'The Moon Loses its Memory' is the third solo release from Cormac O'Caoimh, the singer songwriter and classical guitarist from Cork.
As a result, what you get here is a collection of fourteen beautiful songs that veer between folk and indie pop. The CD is packaged as a digipak, with a lyric booklet which both feature some wonderful images courtesy of the photographer William Crowley, whose pictures tend to fit the songs perfectly. For example to the track 'Maze Of Your Heart' the pictures feature a spider's web caught in the sunlight.
The opening track, the above mentioned 'Maze Of Your Heart' is a guitar driven folky composition that slowly works its way into your psyche, gradually building, with lyrics that make more sense the more they are repeated as they can come across as quite abstract: - “You got wishes you're waltzing, assaulting, exhausting/ You got wishes you're waltzing, they're all danced out now”.
The track 'Man Of Sand' is a real tour de force, featuring guitar and violin with a stark arrangement, it is a track that compels you to listen. The lyrics are really strong here and stand out over the arrangement: - “I am, I am, I am a man of sand/ Deceived, defeated by conceit/ I am, I am, I am a man of sand. Deceived, defeated by conceit/ I make my own bad luck, like the marks on my torn shirt/ I stand tall but stay stuck, on land while the sea...Is taunting me”.
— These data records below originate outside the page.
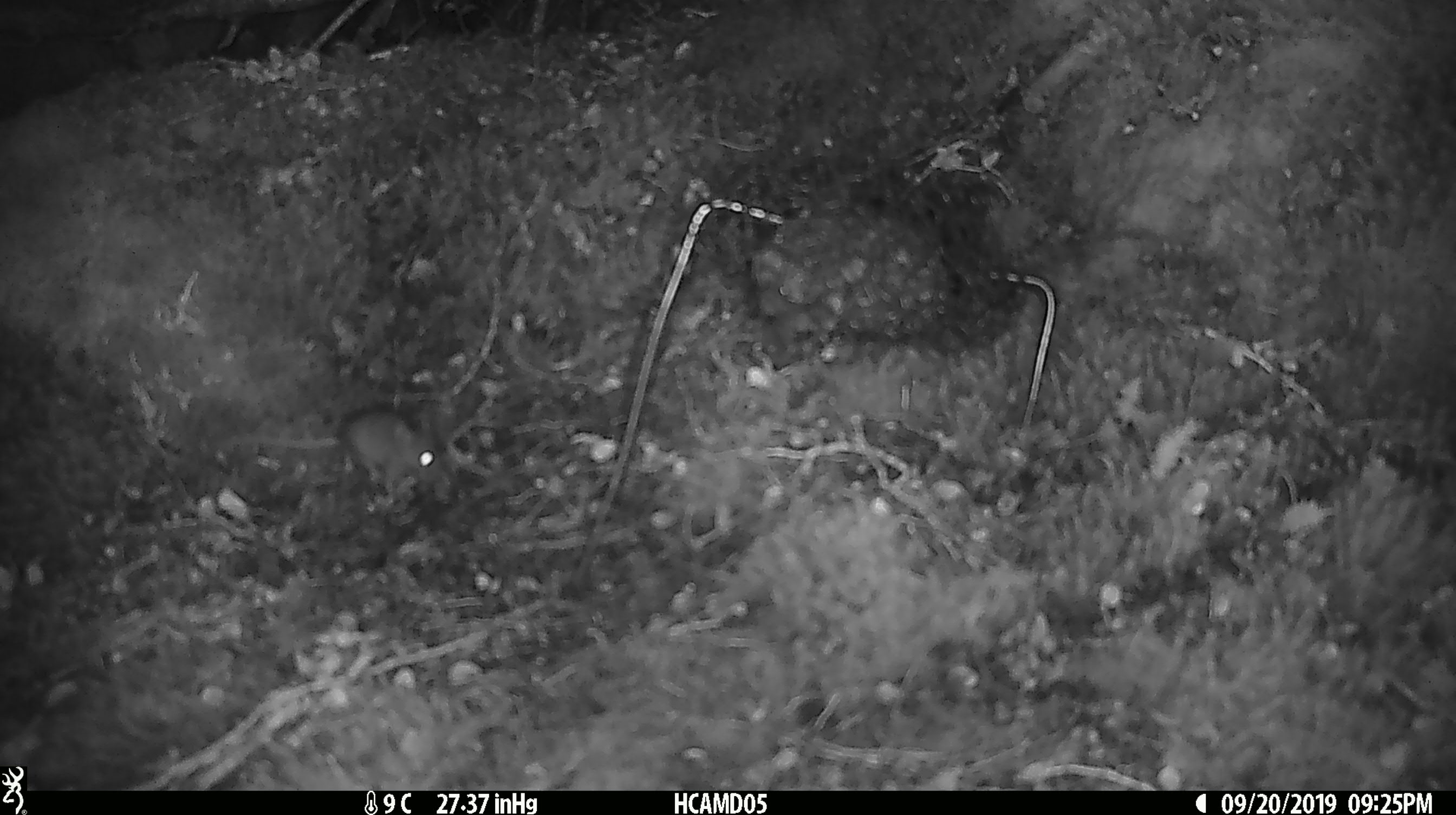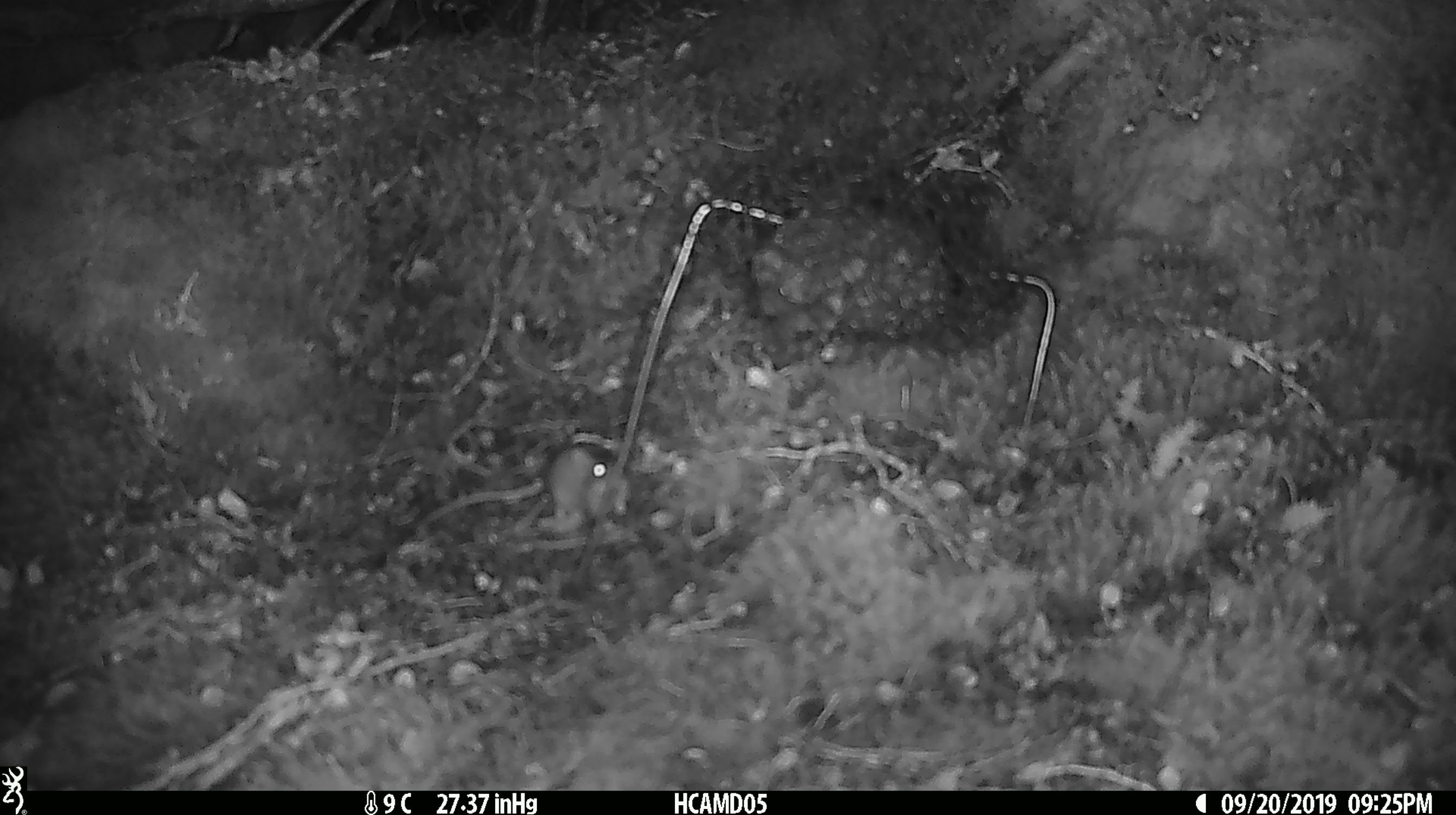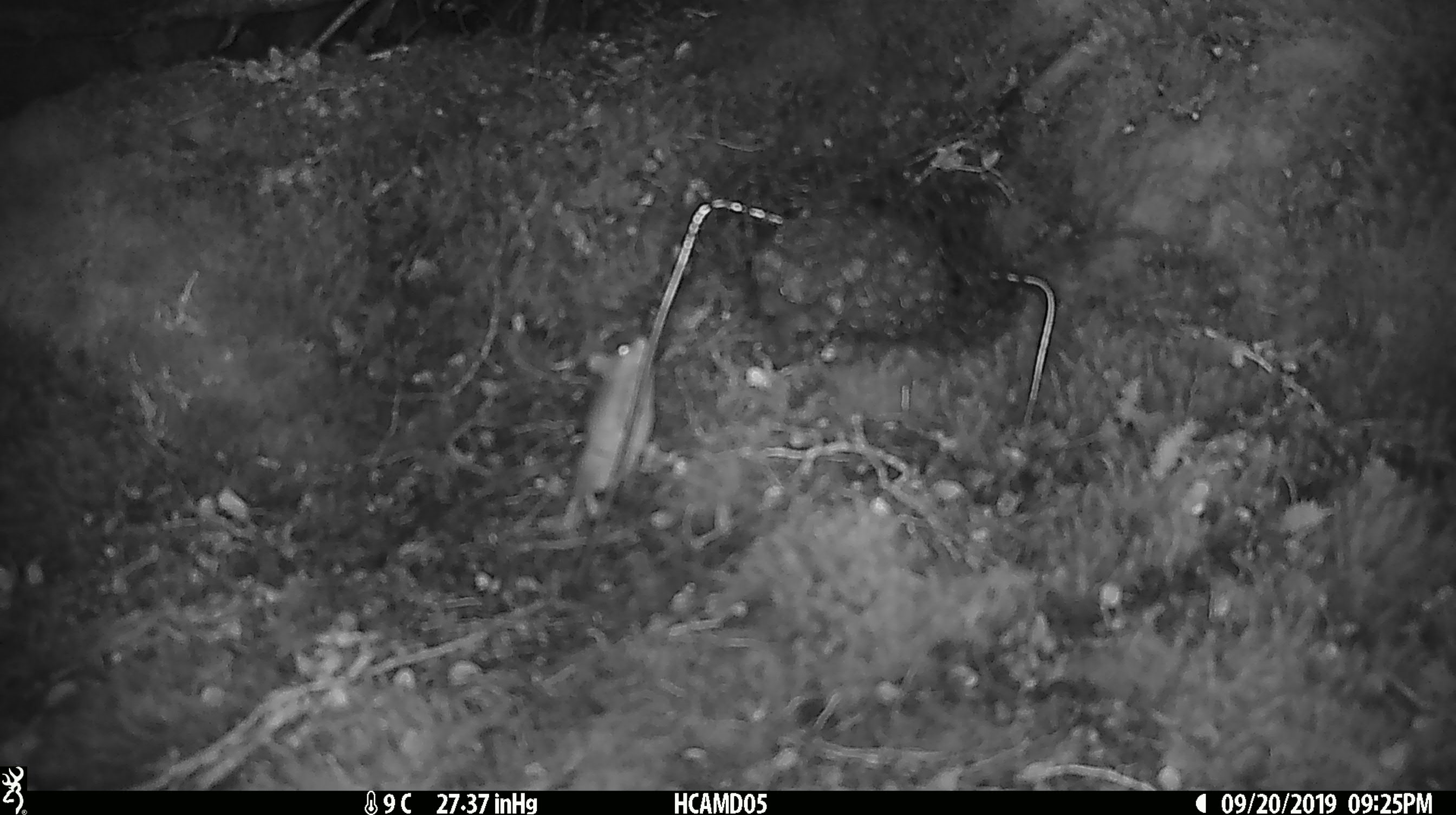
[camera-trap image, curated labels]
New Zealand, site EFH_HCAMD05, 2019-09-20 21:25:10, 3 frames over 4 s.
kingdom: Animalia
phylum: Chordata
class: Mammalia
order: Rodentia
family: Muridae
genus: Mus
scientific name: Mus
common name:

'Thirst & Water' is another high point on the album, a warm folksy masterpiece with guitar and vocals standing out in the mix, and featuring Aoife Regan on backing and harmonising vocals. This is a song that will remain with the listener long after it has ended. The lyrics discuss a relationship which doesn't appear to be at its best: - “I'm wearing the coat, the one you said didn't suit me/ I put on weight, stood up straight, to try to make it fit correctly... And I've got a match, your tears and my shoulder/ Your heart's growing cold, and mine's getting older”.
Overall, this is an excellent piece of work, in which some of the minimal arrangements work far better for their sparseness. This would be an excellent addition to anyone's CD collection.